The effect of the perfluorodecalin patch on particle emission and skin temperature during laser-induced tattoo removal
Published in Journal of Cosmetic and Laser Therapy, 2020
Wojciech Danysz, Birgit Becker, Marion Begnier, Gaëlle Clermont, Peter Kreymerman
The above limitations encouraged researchers to find alternative treatment measures. One of them was the use of perfluorodecalin (PFD) which dissolves gases, acting as an optically clearing agent. PFD is a stable, metabolically inert, nontoxic fluorocarbon liquid that reduces optical scattering and reflection in the skin and increases tissue transparency from the ultraviolet to the far-infrared.
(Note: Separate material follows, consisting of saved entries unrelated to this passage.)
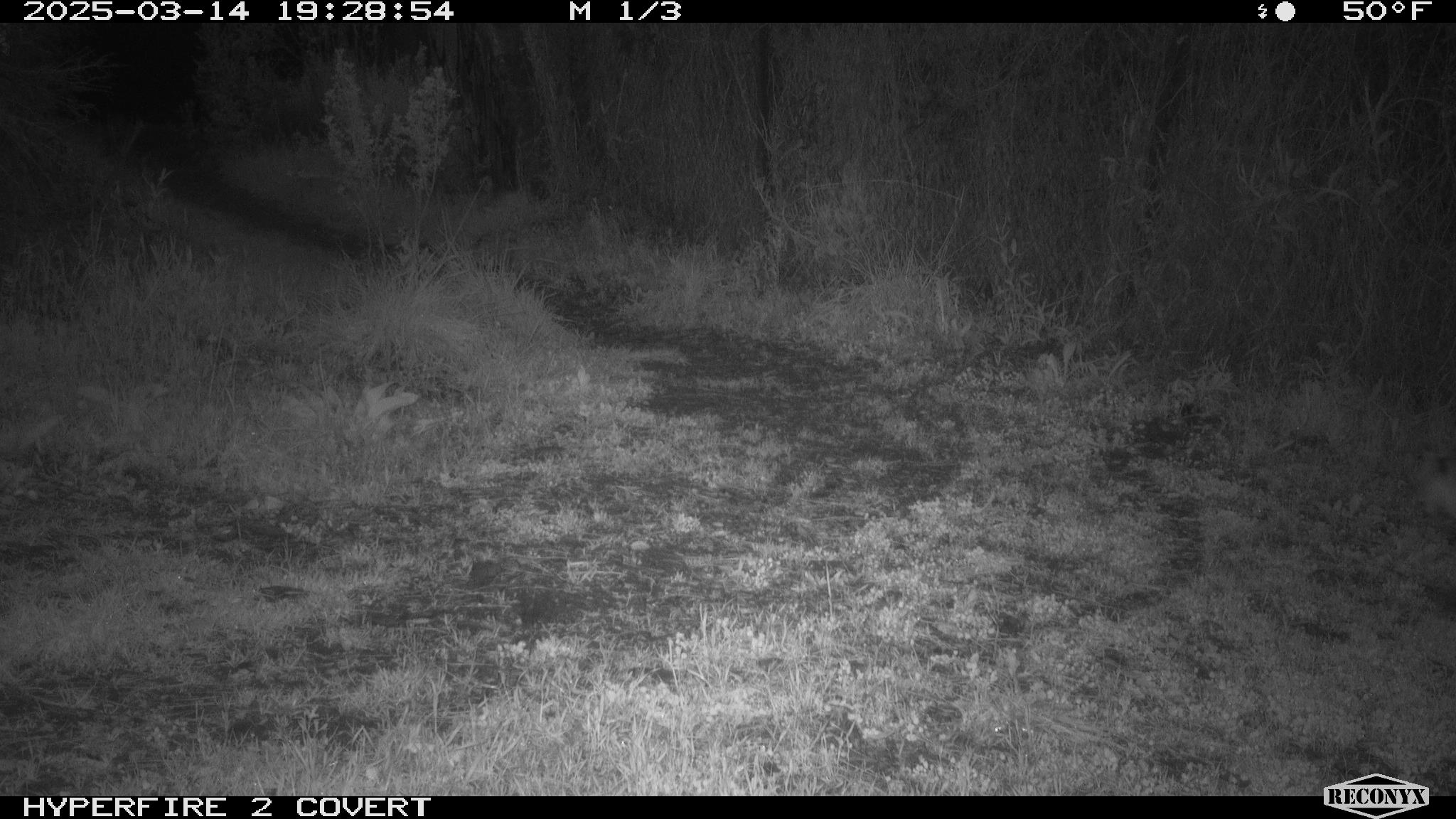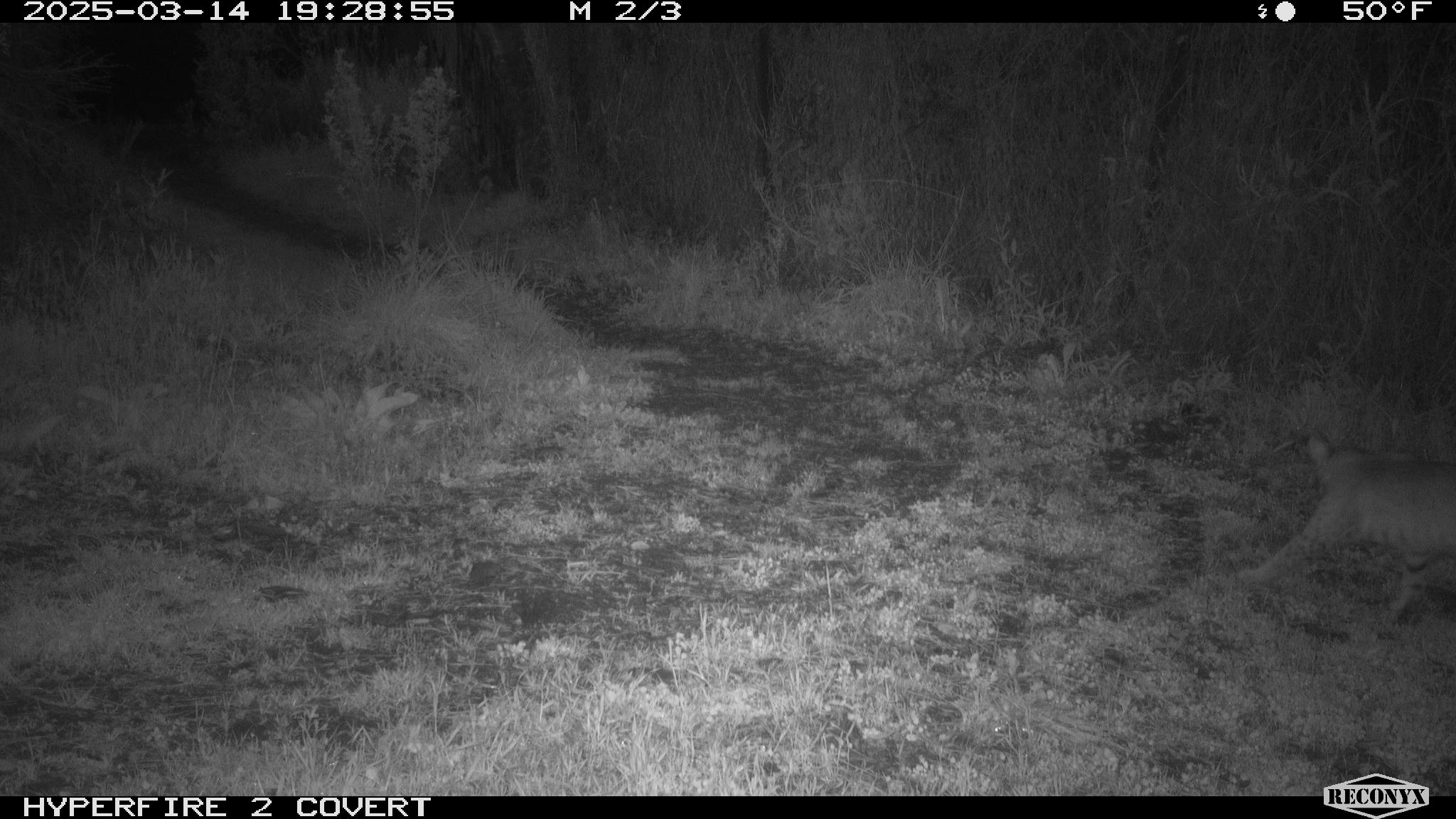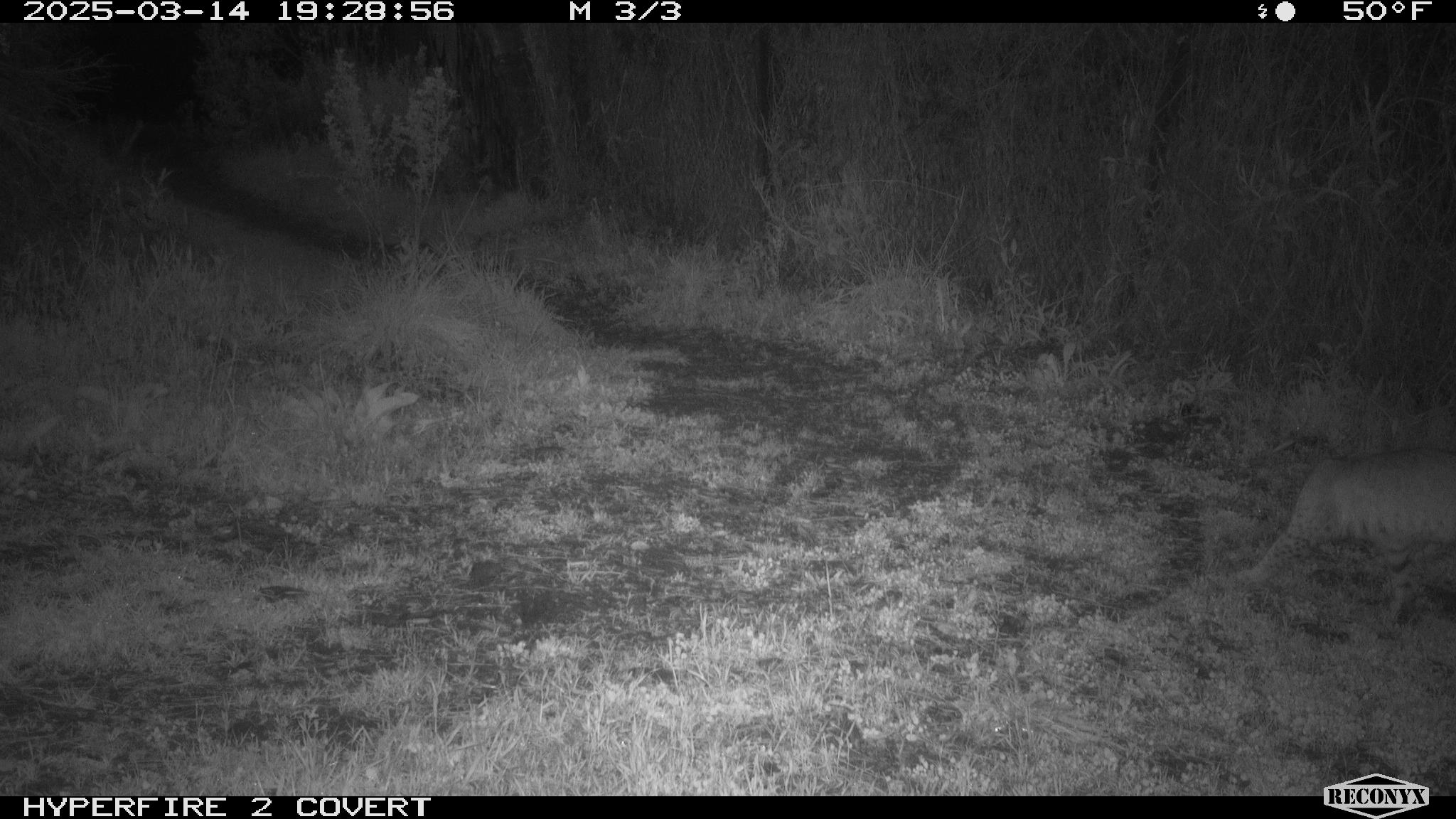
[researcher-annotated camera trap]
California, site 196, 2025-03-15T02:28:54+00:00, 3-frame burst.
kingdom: Animalia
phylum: Chordata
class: Mammalia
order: Carnivora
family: Felidae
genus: Lynx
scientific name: Lynx rufus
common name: bobcat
Bobcat (Lynx rufus).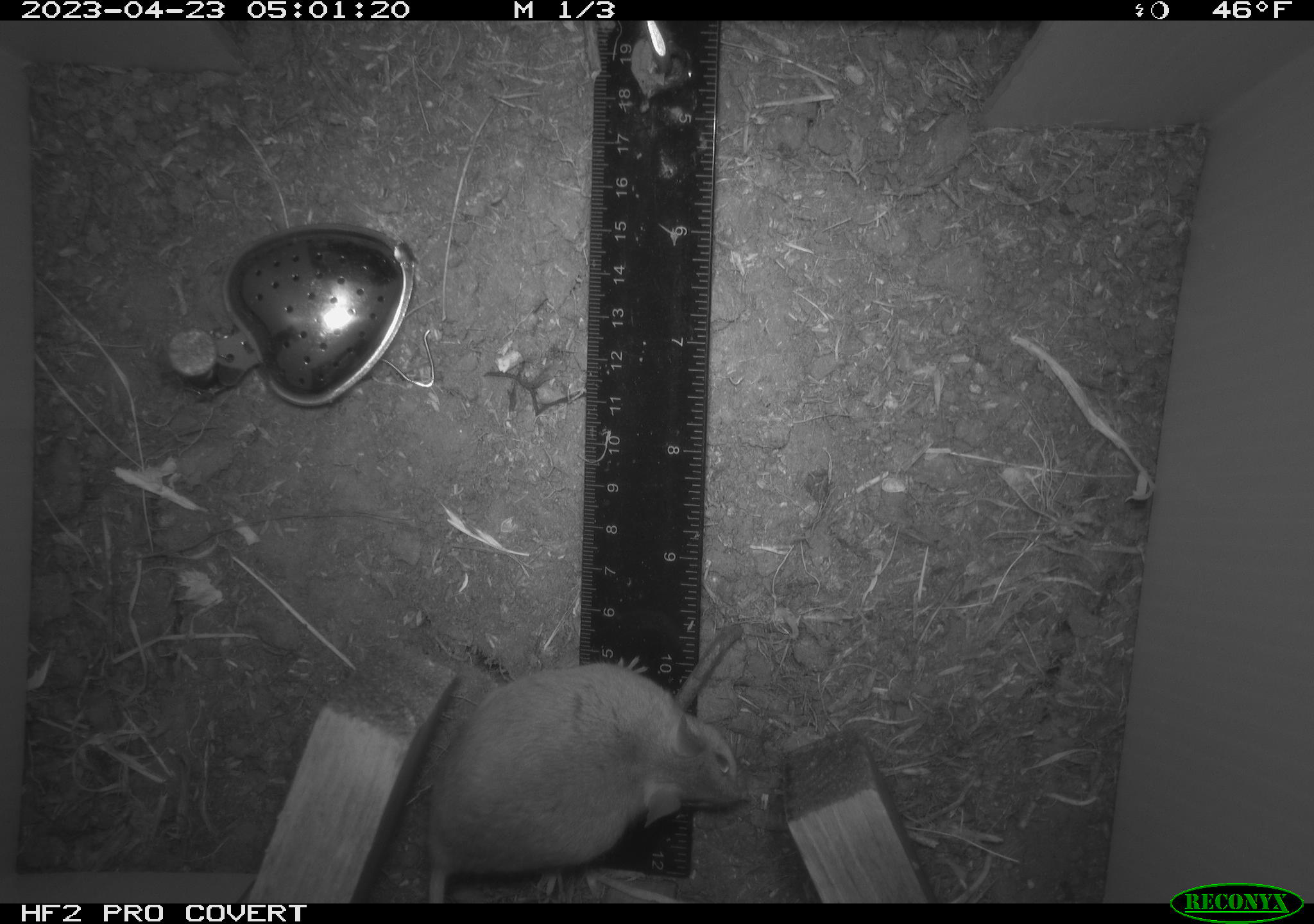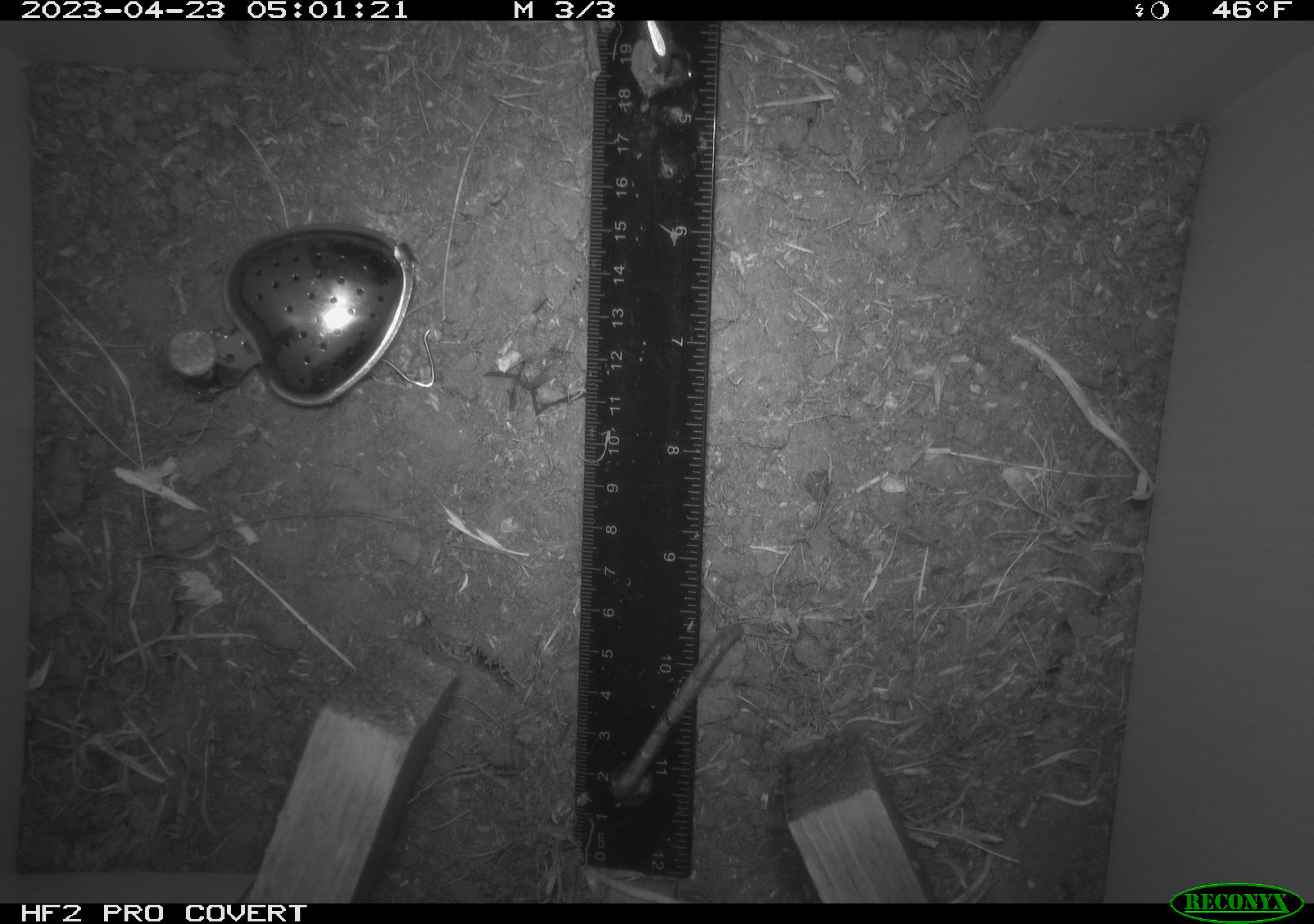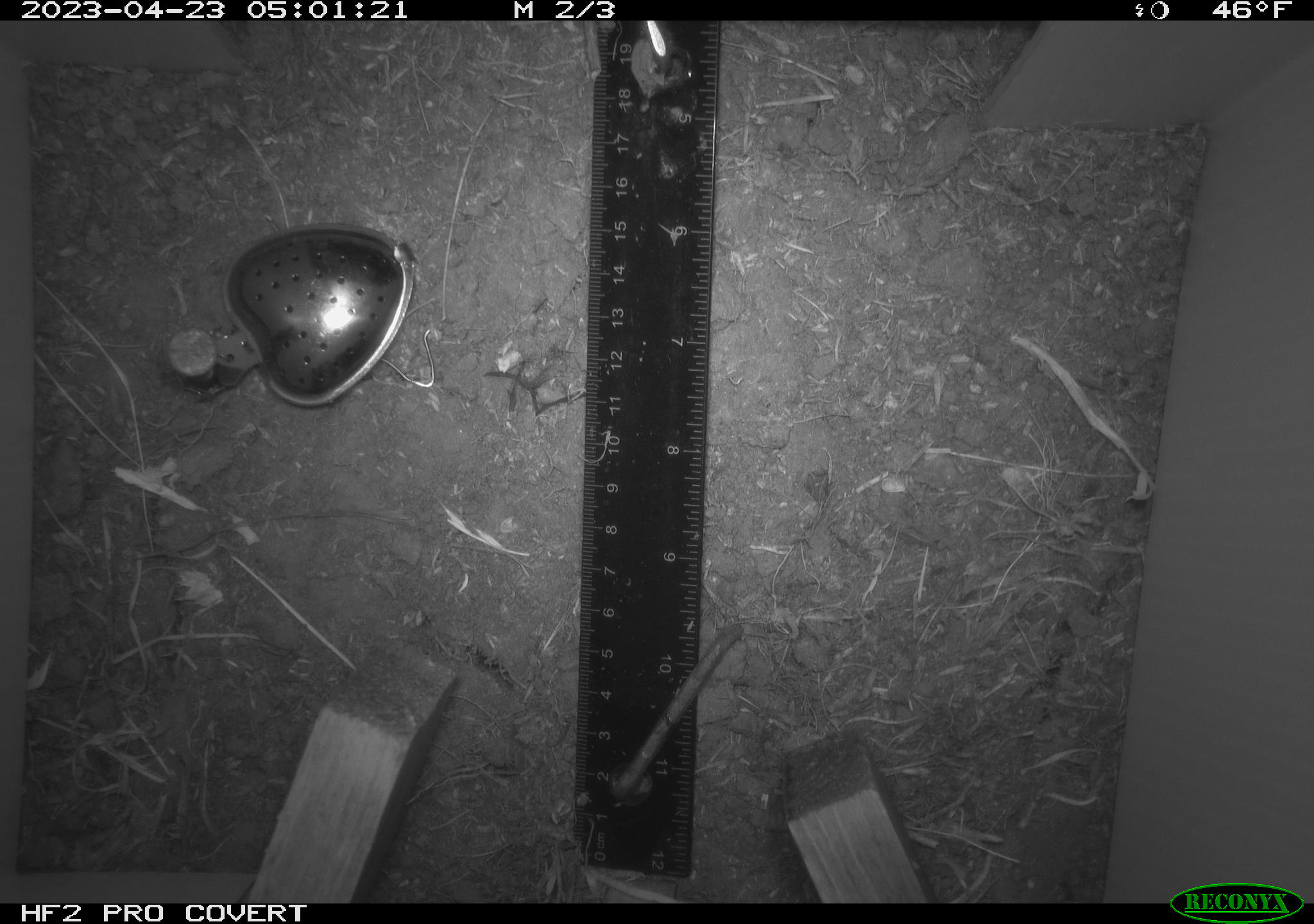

This speeds up the disappearance of skin whitening, allowing multiple passes during one session (5). However, since the PFD evaporates rapidly, the procedure is somewhat labor intensive as multiple applications of PFD are necessary during treatment (6,7). A further improvement was the use of a silicone patch applied on top of the PFD to prevent rapid evaporation, which still allows laser transmission through the patch. The PFD patch consists of a dual-layer medical-grade transparent silicone film. The bottom layer is tacky so it can be easily applied to the skin, and perforated so the optical clearing agent, PFD, can wick into it (7). This PFD and silicone patch decreases skin whitening during the laser treatment and allows multiple passes in one session to faciliate much faster tattoo removal (6,7,16–18). However, the effects of the PFD patch on skin thermal exposure or particle emission into the air have not yet been systemically studied. Thus, the aim of this investigation was to assess changes in laser-induced thermal exposure of the skin using thermistor probes along with infrared (IR) camera and assess the efficacy of the PFD patch as a “barrier to ejecta” (i.e. preventing the emission of particles into the air using condensation particle counter).